The host interface 220 may be used to connect external memory, such as external UFS or SSD, to enable expansion of the storage capabilities of the external host 200. The external memory communicates with the processor 210 through the host interface 220 to implement data storage functions. For example, files such as music, video, etc. are stored in an external memory.

The internal memory 221 may be used to store computer executable program code that includes instructions. The processor 210 executes various functional applications of the external host 200 and data processing by executing instructions stored in the internal memory 221. The internal memory 221 may include a storage program area and a storage data area. The storage program area may store an application program (such as a sound playing function, an image playing function, etc.) required for at least one function of the operating system, etc. The storage data area may store data (e.g., audio data, phonebook, etc.) created during use of the external host 200, and the like. In addition, the internal memory 221 may include a high-speed random access memory, and may further include a nonvolatile memory, such as at least one disk storage device, a flash memory device, UFS, SSD, and the like.
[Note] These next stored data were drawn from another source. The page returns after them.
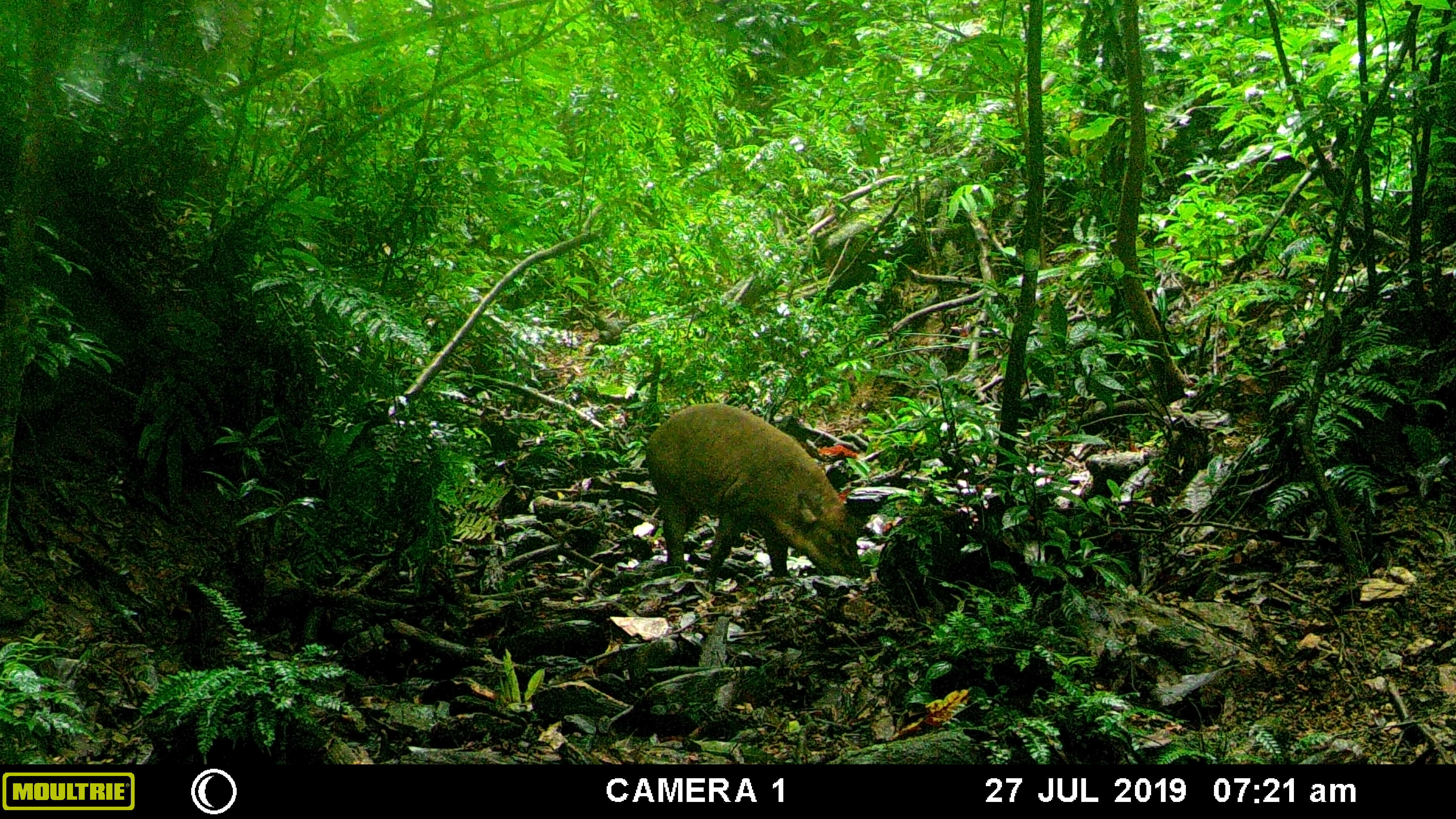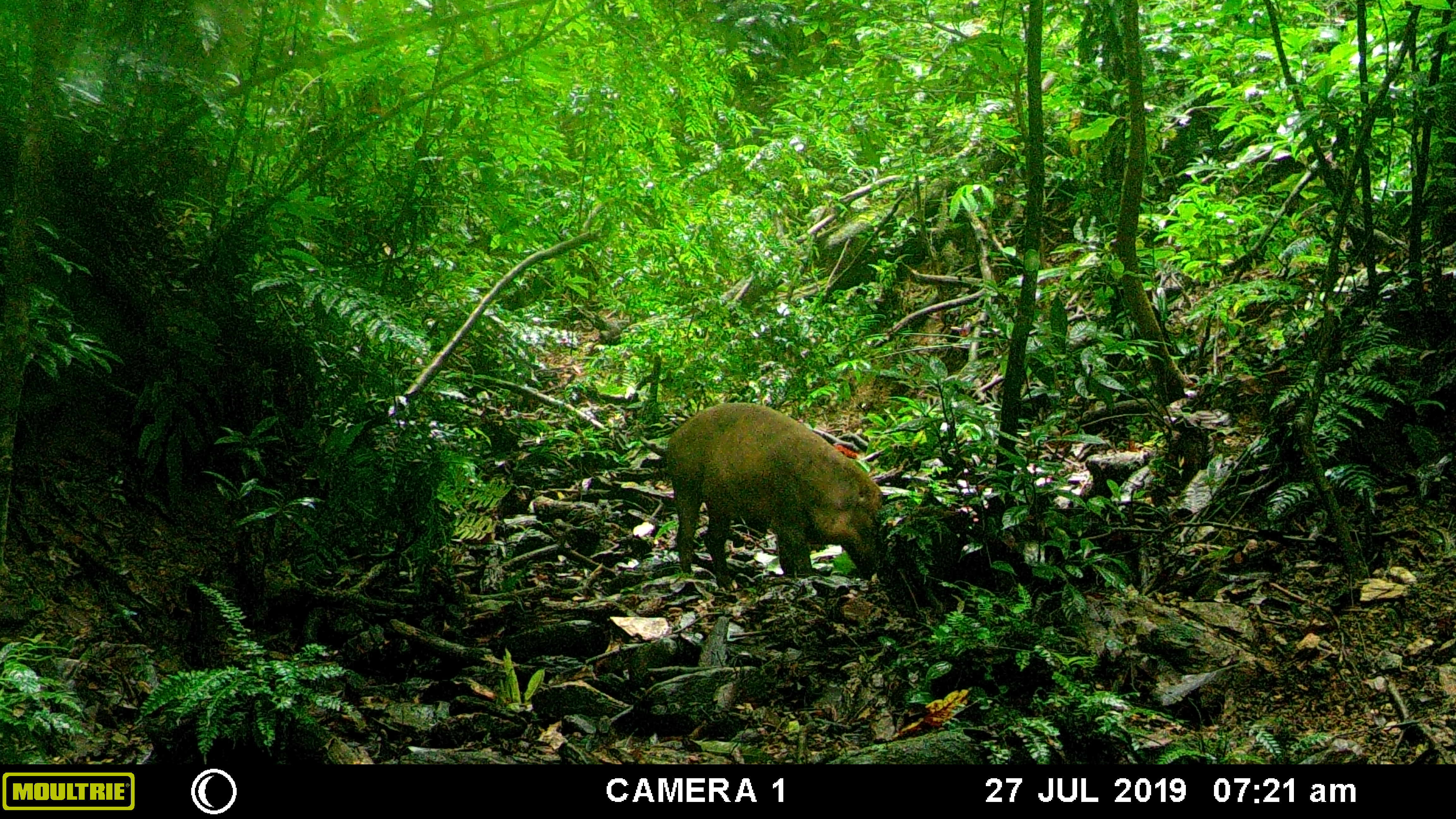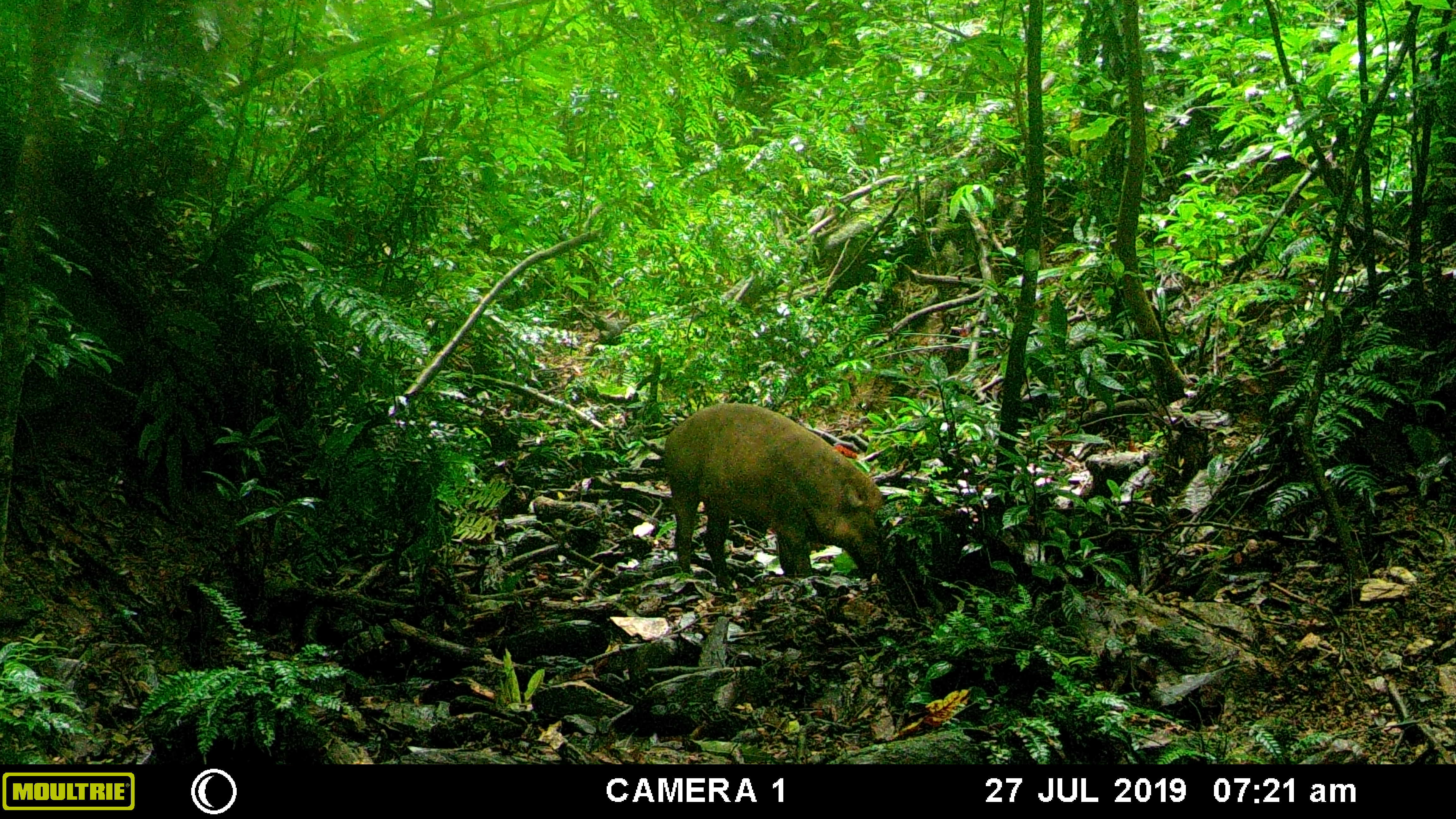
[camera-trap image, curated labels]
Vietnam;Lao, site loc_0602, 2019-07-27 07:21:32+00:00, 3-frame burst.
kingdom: Animalia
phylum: Chordata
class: Mammalia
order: Artiodactyla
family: Suidae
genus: Sus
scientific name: Sus scrofa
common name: eurasian wild pig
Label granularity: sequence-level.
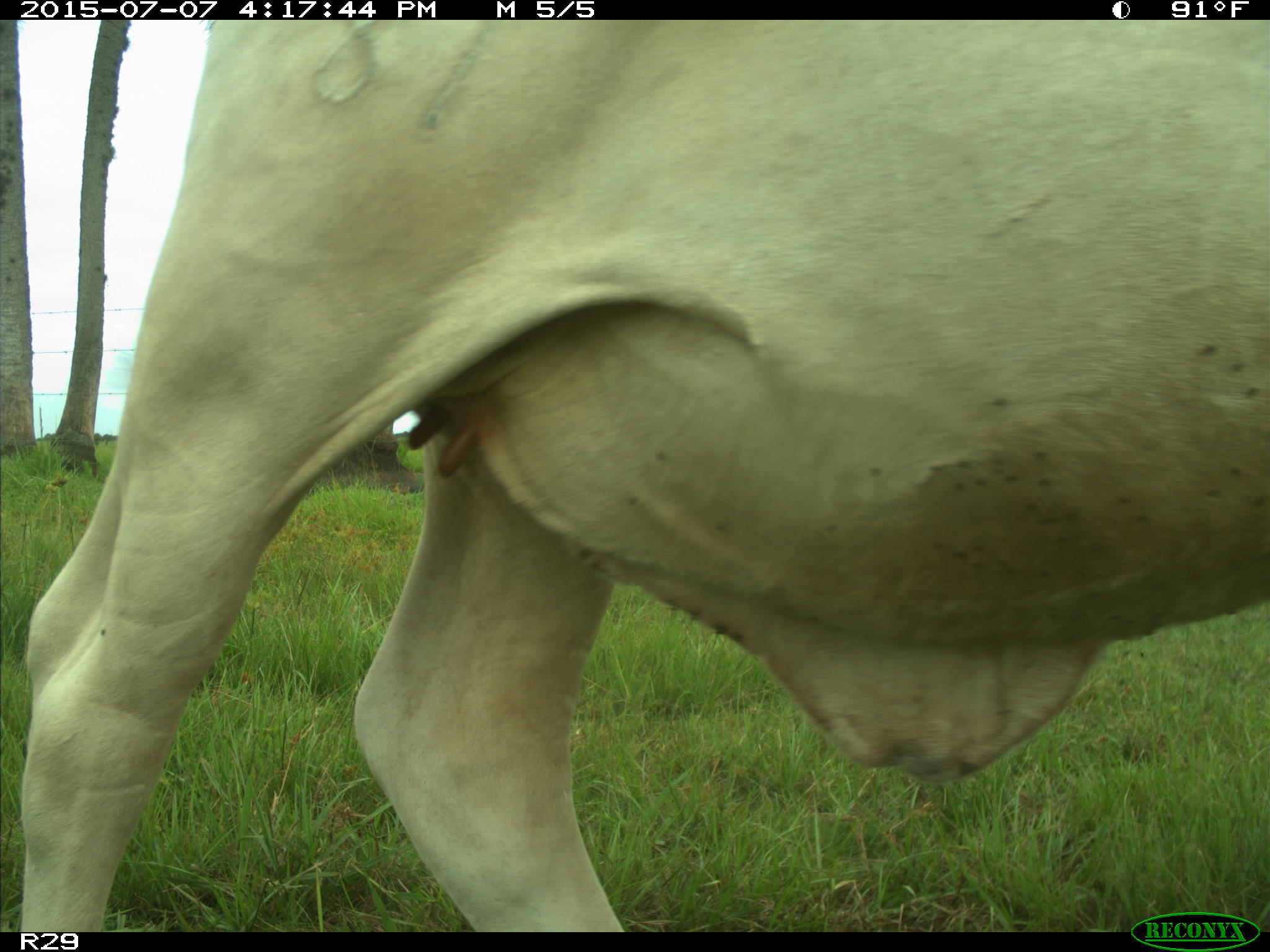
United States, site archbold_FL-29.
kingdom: Animalia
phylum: Chordata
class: Mammalia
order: Artiodactyla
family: Bovidae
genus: Bos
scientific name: Bos taurus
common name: domestic cow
The software system of the external host 200 may employ a layered architecture, an event driven architecture, a micro-core architecture, a micro-service architecture, or a cloud architecture.

In some embodiments, as shown in fig. 10, the external host 200 may include a first host interface 222 corresponding to the first memory interface 124 and a second host interface 223 corresponding to the second memory interface 125, the first host interface 222 being different from the second host interface 223 in interface type, and the hybrid controller 123 may be configured to control the data transmission between the memory unit 122 and the external host 200 through the first memory interface 124 and the first host interface 222, and/or through the second memory interface 125 and the second host interface 223. The external host 200 and the memory 120 are respectively configured with corresponding interfaces of different interface types, the external host 200 can access the memory 120 through a plurality of interface connection modes, so that the memory 120 can be ensured to be accessed by other interface connection modes when the connection of one interface connection mode fails, and the access success rate of the external host 200 for accessing the memory 120 is improved.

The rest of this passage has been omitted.